Task instructions: From the article on planning horizons below, return everything from "That's when we" down to "on this blog.)", copied word for word.

Middle Management Guideline: Only Plan for as Long As Your Management Can Commit

Lean.Product.One.MonthSherry, a middle manager in a relatively small organization, said, “We can’t plan for an entire quarter at a time. Our managers need to change what they want more often than that. But I'd like to plan for a quarter at a time and I really don't want to ask people to multitask. What do I do?”

“How long can the managers commit to their decisions?” I asked.

“About a month. Sometimes, more. Sometimes less. But four weeks is a good number.”

I shrugged. “So don’t plan for more than four weeks at a time. You have options, to plan the next bit, but why should you plan for longer?”

“I thought I had to.”

“Nope. There's no such rule that everyone has to plan for a quarter. Especially not if your management can't commit to an entire quarter. How often do the teams release?”

“They can't release every day,” Sherry said, “but they can release at least once a week, sometimes twice.”

“So don't plan for any longer than a month. You have many more planning options this way. And as a benefit, the teams might learn to release faster.”

That's when we started to talk about her planning and replanning options: rolling wave planning and pull planning.

Rolling Wave Planning

I used to focus on rolling wave planning, where we always had a three- or four-week rolling wave of plans. See Create Successful Schedules: Three Tips to Rolling Wave Planning and the series that starts with Alternatives for Agile and Lean Roadmapping: Part 1, Think in Feature Sets. (There's plenty more about rolling wave planning on this blog.)

Here's the quick idea about rolling wave planning:

  • A leader creates a four-week plan. The duration of the plan is the wave, here four weeks. (My plans were always firm for the first two weeks, and “squishy” for the last two weeks.)
  • As the team completes one week, they add another week to the end and drop that first week, because the team completed the work.
  • If you need to change anything in the squishy weeks, that's fine, because the team isn't ready for that work yet. The work past the first couple of weeks is squishy. (Not quite options, but not commitments.)
  • Continue until the team finishes all the work.

Rolling-wave planning works because it forces the planners to focus on smaller chunks of value and what's valuable now.

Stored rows
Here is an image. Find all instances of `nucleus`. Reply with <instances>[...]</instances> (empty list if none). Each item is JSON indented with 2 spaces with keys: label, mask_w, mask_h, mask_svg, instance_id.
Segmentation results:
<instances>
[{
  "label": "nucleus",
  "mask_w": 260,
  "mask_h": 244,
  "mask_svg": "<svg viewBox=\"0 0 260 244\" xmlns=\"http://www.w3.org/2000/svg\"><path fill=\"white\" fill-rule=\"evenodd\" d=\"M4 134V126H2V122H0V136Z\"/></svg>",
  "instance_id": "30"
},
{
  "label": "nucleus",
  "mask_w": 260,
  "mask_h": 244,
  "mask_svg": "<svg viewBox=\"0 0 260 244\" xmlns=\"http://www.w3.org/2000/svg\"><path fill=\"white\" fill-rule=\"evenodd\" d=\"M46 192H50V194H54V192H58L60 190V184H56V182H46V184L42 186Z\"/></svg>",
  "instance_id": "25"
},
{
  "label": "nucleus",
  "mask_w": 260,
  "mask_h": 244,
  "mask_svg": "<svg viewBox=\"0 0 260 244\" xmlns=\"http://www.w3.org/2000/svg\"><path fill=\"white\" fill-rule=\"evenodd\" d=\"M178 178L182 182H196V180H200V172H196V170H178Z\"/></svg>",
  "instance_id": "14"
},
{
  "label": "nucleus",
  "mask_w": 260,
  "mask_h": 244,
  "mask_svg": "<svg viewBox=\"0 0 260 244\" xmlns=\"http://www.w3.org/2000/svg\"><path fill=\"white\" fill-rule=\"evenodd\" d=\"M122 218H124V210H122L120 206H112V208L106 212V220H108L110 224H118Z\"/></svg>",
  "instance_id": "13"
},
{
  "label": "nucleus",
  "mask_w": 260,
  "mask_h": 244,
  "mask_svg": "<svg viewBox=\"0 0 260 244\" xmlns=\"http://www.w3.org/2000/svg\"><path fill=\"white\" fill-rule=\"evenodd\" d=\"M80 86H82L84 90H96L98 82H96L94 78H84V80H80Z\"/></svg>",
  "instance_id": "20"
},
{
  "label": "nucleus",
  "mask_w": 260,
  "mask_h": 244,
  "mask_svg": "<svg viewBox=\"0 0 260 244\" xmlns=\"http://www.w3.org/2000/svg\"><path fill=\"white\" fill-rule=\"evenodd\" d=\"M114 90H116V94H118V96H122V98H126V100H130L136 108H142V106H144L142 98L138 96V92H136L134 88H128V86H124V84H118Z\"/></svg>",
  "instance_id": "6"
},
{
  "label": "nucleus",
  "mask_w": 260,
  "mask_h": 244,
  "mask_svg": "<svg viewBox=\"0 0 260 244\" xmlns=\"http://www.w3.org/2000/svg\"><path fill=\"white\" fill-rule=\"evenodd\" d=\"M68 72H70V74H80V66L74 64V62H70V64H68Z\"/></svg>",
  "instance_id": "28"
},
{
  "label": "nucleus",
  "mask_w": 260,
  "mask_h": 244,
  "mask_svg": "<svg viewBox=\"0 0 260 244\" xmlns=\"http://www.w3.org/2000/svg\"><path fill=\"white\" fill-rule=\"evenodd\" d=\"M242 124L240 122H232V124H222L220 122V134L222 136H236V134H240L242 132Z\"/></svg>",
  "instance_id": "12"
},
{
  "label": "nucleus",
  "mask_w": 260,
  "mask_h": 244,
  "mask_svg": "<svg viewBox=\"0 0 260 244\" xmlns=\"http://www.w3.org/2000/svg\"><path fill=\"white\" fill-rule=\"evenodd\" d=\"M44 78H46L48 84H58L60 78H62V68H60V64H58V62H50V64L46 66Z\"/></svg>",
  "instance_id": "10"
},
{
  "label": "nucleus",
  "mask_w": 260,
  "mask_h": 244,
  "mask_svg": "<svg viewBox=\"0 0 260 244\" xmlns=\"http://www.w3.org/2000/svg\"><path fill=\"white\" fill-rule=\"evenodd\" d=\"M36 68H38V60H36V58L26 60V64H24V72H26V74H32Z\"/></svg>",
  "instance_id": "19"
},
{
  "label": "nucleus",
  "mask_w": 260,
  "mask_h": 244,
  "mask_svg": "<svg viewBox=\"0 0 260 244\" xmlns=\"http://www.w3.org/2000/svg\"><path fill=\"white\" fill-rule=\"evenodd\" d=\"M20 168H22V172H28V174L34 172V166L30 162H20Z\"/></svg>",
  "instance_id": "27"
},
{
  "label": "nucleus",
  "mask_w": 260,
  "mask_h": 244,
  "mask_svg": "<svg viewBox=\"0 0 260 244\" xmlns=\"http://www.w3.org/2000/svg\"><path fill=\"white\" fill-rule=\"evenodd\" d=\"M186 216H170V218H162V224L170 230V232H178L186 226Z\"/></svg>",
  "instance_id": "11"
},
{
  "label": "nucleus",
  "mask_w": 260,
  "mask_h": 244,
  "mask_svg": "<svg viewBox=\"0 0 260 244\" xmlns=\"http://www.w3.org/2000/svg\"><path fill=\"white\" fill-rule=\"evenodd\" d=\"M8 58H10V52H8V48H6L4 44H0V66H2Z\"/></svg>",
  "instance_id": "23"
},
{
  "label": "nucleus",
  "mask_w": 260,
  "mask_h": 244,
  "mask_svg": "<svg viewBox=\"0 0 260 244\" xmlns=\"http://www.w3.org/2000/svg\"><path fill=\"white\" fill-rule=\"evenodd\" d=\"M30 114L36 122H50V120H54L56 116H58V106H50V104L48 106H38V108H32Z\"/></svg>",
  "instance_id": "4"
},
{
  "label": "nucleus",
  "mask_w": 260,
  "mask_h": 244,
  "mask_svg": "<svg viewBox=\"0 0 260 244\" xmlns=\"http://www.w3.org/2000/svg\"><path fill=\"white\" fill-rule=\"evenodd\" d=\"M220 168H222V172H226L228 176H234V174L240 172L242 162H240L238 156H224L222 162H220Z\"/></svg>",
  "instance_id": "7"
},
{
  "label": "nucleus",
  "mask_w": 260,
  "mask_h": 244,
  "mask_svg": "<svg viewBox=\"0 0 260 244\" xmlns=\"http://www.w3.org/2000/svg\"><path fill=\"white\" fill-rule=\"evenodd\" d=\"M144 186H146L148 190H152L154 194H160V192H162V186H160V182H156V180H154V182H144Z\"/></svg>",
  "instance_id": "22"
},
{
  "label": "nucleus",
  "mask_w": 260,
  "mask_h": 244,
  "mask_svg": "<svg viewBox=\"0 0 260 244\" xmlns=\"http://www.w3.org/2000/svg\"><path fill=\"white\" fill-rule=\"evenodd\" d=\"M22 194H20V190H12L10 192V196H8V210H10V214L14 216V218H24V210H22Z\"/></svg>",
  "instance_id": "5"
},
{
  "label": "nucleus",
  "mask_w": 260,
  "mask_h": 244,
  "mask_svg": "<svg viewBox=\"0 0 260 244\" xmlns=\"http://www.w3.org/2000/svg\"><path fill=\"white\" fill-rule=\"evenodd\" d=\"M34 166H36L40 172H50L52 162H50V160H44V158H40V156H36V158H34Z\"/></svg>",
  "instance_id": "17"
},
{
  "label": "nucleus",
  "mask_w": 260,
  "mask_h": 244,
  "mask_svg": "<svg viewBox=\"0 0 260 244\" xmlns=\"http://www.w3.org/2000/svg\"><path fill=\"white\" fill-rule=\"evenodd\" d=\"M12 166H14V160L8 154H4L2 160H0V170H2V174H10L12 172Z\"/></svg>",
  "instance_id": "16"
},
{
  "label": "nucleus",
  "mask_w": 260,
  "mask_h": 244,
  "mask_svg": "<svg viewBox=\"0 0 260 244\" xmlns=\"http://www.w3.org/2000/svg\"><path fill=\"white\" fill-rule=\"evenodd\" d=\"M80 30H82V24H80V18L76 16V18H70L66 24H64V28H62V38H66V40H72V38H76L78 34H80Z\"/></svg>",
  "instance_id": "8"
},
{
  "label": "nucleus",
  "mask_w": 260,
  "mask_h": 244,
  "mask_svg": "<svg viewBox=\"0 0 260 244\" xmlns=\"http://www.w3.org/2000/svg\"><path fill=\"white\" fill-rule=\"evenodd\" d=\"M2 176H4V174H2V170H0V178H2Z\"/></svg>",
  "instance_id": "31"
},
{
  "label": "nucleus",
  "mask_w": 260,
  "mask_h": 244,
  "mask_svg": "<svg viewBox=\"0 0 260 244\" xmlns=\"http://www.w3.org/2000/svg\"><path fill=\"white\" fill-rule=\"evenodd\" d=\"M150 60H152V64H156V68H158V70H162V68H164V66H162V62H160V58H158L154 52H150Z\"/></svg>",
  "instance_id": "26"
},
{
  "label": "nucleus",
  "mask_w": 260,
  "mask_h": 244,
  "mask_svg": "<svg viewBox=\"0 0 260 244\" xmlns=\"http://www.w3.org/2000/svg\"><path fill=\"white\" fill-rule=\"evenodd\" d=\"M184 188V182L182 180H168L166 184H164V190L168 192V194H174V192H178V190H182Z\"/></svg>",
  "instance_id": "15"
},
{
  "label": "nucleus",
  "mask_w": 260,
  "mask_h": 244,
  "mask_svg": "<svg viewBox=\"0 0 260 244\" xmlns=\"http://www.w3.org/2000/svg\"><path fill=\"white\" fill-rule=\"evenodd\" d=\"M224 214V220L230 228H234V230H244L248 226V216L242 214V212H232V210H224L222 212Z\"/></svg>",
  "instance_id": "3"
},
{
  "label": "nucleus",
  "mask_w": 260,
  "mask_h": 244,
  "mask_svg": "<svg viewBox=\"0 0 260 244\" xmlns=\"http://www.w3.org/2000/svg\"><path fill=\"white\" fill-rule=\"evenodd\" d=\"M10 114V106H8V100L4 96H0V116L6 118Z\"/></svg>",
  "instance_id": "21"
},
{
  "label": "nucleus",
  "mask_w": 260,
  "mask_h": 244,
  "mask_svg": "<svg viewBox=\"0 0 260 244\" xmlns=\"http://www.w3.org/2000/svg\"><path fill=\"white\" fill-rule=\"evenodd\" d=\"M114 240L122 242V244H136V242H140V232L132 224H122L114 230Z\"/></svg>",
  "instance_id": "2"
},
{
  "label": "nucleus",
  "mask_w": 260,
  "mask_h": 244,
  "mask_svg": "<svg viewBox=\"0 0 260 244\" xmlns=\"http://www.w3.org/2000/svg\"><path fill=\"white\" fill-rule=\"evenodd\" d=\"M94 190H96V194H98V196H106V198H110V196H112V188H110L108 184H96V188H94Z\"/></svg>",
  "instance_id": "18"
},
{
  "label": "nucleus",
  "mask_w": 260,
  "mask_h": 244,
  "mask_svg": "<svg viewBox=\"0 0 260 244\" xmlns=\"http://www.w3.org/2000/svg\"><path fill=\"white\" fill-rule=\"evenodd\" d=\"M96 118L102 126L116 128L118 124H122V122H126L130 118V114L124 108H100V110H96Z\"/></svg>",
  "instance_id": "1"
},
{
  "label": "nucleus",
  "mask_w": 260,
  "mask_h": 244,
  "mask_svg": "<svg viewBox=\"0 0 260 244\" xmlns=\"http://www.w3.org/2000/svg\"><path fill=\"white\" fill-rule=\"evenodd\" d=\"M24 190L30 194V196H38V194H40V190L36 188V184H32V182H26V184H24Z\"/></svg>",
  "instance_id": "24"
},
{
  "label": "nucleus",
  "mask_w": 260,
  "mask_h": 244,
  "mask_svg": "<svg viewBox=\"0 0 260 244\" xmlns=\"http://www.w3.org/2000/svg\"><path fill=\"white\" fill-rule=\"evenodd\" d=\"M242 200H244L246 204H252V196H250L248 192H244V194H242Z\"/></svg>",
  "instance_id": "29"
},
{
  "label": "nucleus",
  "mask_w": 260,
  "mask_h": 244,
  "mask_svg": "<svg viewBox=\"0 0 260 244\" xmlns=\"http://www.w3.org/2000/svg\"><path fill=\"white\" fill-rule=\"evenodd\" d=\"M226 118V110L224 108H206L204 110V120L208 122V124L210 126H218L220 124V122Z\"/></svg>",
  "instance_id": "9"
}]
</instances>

Result for this task:
That's when we started to talk about her planning and replanning options: rolling wave planning and pull planning.

Rolling Wave Planning

I used to focus on rolling wave planning, where we always had a three- or four-week rolling wave of plans. See Create Successful Schedules: Three Tips to Rolling Wave Planning and the series that starts with Alternatives for Agile and Lean Roadmapping: Part 1, Think in Feature Sets. (There's plenty more about rolling wave planning on this blog.)